** start Document **

# Samuel Miller on the design of recreation



## satz (Aug 28, 2006)

I was recently reading a sermon by Samuel Miller and came across the following interesting quotation on the purpose of recreation of christians.




> The design of recreation,"”I mean the design of it in the view of the Christian, or even of the sober minded votary of mere natural religion, is not to kill time; but to refresh the body and mind, and to prepare them for the more vigorous and comfortable performance of duty. It follows, therefore, that recreations are lawful only so far as they are necessary and suitable for this purpose; of course, when they are either carried to such a length as to consume more time than we need to employ in this manner; or when they are of such a nature as to have no tendency to prepare either the body or the mind for the more easy, comfortable, and perfect discharge of the sober duties of life, but the contrary, they become wholly unjustifiable. They are a criminal waste of time; and to indulge in them is utterly unsuitable to the character of rational and accountable beings



Thoughts? Agree? Disagree?


----------



## Peter (Aug 29, 2006)

Whether therefore ye eat or drink or whatsoever ye do, do all to the glory of God - 1 Cor 10:31

Do your own business and work with your own hands that ye may have lack of nothing - 1 Thess 4:11, 12

Henry Scudder (The Christian's Daily Walk) has some great rules on recreation that maybe I'll have time to post. Also T. Vincent's exposition of WSC 1 (where I copied the above texts from). Commentaries on WSC 1 and the 8th commandment would have useful info. Basically, we need to remember man has two great vocations in life. Thatof being a Christian and walking with the Lord and secondly his particular calling or employment in the world. Everything ought to be subordinate to these two duties.

** end Document **

Exercise: Can you carry the forum thread on Samuel Miller's view of recreation forward from the end of its last post?

** start Supplied entries **

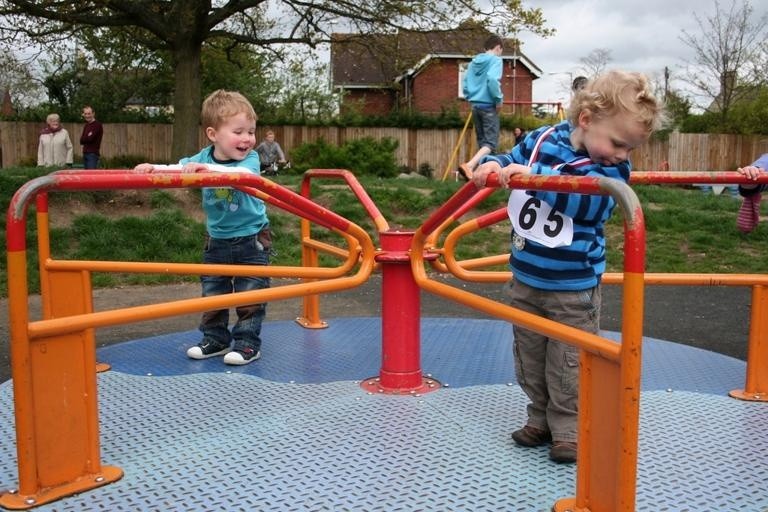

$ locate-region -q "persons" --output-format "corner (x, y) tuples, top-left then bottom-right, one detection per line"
(457, 36), (504, 182)
(36, 113), (75, 169)
(254, 130), (287, 177)
(569, 75), (589, 95)
(131, 88), (273, 365)
(78, 103), (103, 169)
(469, 68), (661, 462)
(735, 152), (768, 198)
(512, 126), (529, 146)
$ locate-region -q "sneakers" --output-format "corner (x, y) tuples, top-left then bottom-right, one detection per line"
(549, 446), (578, 463)
(458, 163), (474, 181)
(187, 343), (230, 359)
(224, 348), (260, 365)
(512, 425), (551, 447)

** end Supplied entries **

Result:
[Edited on 8-29-2006 by Peter]


----------



## satz (Aug 29, 2006)

Thanks Peter.


I think our generation has come to regard entertainment or recreation as far more important than it actually is. Instead of being a reprieve from work, entertainment has become the be all and end all for many people. I say this as someone who has much to change and reform in this area.

In that sense, I think Mr Miller´s statement is in many ways a timely one for our generation. We need to come to see recreation as a break from duty, and not just rush though our duties in order to get to the recreation, which is the way of many today.

I do wonder though at his proposition that all lawful recreations must "˜necessary and suitable´ to prepare us to better perform our duties. The bible is clear that a christian´s duty in this world is work and worship ( to put it that way) and we can thus infer from that that recreation ought to take up only a small portion of our time and energies. That much is true, but the bible does not make the logical leap of saying then that recreation must be "˜for the purpose of making us better at worship and work´ or "˜to revive your body and mind for further labor´. It does not seem to me that the bible makes that logical leap.

If a man finds pleasure in a certain thing I don´t see how the bible would prevent him from engaging in it simply for enjoyment´s sake, as long as he does not compromise his priorites.

The bible does not really address the matter of recreation at all, or its purpose etc. It does focus heavily on man´s duties and work, while barely mentioning recreation at all, which show us that man is to be primarily occupied with his duties and not on playing, but I do not think we can go beyond that.


----------



## ReadBavinck (Aug 29, 2006)

> _Posted by satz_
> If a man finds pleasure in a certain thing I don´t see how the bible would prevent him from engaging in it simply for enjoyment´s sake, as long as he does not compromise his priorites.



Richard Baxter talks a lot about priorities when he addresses this issue to ministers in The Reformed Pastor. I just read it and am thinking through this issue a lot right now, since I am seeking to be a pastor. I admit it is a difficult one for me.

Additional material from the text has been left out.